PASSAGE:
-- start --

The main disadvantage is that, when you access a value from a collection of &Any, the only thing you can do with it is downcast it to a specific, known type. If there is a type you don't know about, then the values of that type are completely opaque: you can literally do nothing with them except count how many there are. If you know the concrete type then you can downcast to it, but you would need to try each possible type that it could be.

Here's an example:

let a = 1u32;
let b = 2.0f32;
let c = "hello";

let v: Vec<&dyn Any> = vec![&a, &b, &c];

match v[0].downcast_ref::<u32>() {
    Some(x) => println!("u32: {:?}", x),
    None => println!("Not a u32!"),
}

Notice that I had to explicitly downcast to a u32. Using this approach would involve a logical branch for every possible concrete type, and no compiler warnings if I had forgotten a case.

Trait objects are more versatile because you don't need to know the concrete types in order to use the values - as long as you stick to only using methods of the trait.

-- end --

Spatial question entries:
-- start --

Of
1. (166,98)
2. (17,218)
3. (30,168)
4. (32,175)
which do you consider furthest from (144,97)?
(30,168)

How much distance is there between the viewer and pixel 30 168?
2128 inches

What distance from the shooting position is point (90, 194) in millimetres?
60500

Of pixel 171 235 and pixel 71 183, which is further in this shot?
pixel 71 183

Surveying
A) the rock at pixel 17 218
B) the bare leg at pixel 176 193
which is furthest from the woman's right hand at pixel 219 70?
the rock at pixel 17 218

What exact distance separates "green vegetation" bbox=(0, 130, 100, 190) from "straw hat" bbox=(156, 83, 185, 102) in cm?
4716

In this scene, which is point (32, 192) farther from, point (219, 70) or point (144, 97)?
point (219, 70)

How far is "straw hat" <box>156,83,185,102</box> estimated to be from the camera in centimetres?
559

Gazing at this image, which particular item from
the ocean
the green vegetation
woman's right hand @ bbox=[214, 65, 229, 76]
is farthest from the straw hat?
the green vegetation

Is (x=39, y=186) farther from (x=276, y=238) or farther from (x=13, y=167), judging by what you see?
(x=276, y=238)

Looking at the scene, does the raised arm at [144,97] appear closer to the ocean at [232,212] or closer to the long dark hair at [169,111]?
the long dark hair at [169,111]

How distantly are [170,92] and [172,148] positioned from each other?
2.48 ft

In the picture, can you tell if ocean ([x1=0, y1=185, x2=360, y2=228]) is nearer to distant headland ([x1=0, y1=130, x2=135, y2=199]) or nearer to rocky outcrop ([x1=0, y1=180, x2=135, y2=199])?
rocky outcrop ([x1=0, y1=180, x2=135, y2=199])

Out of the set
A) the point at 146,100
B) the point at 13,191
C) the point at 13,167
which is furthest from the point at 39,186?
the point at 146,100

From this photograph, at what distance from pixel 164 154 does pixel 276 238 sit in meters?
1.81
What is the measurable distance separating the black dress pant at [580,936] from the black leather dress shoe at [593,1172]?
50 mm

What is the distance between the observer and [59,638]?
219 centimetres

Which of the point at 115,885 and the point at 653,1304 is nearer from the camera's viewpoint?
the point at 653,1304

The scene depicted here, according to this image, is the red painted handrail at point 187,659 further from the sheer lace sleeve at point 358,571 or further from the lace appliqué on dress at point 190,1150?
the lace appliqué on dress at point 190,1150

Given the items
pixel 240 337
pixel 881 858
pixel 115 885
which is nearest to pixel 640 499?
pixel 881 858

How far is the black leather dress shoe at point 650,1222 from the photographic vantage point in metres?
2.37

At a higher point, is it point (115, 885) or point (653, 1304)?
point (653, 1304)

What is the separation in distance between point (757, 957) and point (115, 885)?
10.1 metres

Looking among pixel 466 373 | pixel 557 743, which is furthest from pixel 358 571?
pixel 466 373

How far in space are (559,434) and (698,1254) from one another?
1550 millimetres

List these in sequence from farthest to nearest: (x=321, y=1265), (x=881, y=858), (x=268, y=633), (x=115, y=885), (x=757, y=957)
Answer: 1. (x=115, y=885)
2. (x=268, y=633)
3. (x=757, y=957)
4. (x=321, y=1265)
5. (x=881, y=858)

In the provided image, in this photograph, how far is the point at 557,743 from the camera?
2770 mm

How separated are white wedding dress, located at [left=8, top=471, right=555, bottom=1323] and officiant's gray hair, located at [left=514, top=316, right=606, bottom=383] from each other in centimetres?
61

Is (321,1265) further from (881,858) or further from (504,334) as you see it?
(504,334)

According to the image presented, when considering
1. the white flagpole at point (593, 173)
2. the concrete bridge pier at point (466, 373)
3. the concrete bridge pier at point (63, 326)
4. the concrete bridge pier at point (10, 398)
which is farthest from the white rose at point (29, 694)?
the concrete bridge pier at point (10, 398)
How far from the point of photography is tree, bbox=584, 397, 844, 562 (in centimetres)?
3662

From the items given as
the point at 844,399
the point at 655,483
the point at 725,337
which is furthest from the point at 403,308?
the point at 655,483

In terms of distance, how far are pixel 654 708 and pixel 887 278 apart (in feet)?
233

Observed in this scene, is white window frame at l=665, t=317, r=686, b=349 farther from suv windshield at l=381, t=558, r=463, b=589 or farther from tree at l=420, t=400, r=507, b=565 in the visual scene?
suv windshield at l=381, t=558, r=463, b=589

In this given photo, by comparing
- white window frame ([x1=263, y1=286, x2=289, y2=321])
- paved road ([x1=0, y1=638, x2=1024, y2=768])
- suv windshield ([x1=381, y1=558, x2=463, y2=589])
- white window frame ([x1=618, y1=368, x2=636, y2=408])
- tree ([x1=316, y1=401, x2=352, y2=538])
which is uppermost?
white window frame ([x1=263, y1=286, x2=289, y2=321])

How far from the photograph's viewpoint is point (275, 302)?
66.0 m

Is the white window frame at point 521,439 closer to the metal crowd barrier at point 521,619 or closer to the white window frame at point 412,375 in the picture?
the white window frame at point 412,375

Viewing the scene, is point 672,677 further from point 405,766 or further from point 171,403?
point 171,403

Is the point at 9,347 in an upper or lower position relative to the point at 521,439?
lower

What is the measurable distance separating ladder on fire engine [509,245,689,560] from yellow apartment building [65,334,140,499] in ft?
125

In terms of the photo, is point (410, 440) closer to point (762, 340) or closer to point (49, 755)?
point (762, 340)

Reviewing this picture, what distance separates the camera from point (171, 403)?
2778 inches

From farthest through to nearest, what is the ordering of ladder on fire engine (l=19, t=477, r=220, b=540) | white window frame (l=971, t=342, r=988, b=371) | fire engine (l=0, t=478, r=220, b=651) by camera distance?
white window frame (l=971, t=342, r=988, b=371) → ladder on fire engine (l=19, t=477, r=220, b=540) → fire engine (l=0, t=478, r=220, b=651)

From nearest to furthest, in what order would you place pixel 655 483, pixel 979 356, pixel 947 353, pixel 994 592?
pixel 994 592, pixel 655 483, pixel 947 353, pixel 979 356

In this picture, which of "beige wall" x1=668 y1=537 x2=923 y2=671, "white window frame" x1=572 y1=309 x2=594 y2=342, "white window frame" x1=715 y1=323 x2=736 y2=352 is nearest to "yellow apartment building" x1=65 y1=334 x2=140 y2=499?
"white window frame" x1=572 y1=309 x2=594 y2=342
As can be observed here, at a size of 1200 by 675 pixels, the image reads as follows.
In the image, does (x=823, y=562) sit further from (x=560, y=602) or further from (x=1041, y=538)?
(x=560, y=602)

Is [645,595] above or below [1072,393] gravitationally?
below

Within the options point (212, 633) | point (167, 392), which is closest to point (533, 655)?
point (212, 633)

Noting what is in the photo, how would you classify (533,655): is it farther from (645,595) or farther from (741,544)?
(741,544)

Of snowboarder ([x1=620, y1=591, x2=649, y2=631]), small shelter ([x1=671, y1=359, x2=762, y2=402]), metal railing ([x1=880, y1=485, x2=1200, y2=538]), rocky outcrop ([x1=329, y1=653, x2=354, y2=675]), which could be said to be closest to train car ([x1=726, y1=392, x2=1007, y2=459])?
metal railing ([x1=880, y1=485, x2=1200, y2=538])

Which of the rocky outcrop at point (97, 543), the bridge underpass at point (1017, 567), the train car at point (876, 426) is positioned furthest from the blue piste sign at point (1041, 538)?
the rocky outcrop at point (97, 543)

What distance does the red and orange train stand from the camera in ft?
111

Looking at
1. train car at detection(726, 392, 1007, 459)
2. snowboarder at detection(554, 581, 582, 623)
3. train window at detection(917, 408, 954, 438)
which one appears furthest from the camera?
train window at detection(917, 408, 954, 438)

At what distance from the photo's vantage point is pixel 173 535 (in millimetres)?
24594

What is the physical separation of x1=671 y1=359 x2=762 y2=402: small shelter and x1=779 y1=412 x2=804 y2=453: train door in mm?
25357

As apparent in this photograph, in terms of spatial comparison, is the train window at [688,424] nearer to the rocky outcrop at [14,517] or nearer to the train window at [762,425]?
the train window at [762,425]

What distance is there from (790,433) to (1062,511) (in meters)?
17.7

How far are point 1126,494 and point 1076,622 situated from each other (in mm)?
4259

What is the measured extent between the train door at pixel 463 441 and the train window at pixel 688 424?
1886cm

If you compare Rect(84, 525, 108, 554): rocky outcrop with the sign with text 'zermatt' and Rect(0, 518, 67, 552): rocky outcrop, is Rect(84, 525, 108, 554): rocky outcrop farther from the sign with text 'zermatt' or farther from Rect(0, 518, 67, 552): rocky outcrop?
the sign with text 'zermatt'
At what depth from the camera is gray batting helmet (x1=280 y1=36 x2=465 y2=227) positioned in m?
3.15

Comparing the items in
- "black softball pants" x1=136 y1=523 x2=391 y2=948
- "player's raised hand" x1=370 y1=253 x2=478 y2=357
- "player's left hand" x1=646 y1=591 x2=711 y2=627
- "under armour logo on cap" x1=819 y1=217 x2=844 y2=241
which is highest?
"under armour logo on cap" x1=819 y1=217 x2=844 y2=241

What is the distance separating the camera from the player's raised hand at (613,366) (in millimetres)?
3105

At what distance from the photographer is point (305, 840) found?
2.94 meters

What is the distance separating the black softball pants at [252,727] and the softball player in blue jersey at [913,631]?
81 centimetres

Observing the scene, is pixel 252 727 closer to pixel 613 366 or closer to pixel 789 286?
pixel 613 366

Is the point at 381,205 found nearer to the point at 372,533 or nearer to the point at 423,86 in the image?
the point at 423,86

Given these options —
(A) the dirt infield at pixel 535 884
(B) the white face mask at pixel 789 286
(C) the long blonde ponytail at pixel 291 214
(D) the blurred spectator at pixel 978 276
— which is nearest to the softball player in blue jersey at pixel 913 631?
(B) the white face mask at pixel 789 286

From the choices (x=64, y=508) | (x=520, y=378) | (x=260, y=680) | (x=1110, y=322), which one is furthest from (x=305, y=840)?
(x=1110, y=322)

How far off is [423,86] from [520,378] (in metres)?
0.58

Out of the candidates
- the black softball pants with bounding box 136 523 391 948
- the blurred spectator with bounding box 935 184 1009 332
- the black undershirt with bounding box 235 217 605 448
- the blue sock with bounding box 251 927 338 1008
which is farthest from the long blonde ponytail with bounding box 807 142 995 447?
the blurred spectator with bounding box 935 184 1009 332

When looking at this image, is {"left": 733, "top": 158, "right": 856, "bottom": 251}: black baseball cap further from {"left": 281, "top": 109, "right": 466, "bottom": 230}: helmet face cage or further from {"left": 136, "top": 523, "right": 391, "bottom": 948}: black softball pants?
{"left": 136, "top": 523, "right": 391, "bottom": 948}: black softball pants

-- end --

GIVEN PROBLEM 1:
List every variable name that a let statement declares in the code of the passage on downcasting from Any.
GIVEN PROBLEM 2:
Tally the lines of the records that contain the string "windshield", treating case as significant. Give only the number.

WRITTEN REPLY 1:
a, b, c, v

WRITTEN REPLY 2:
3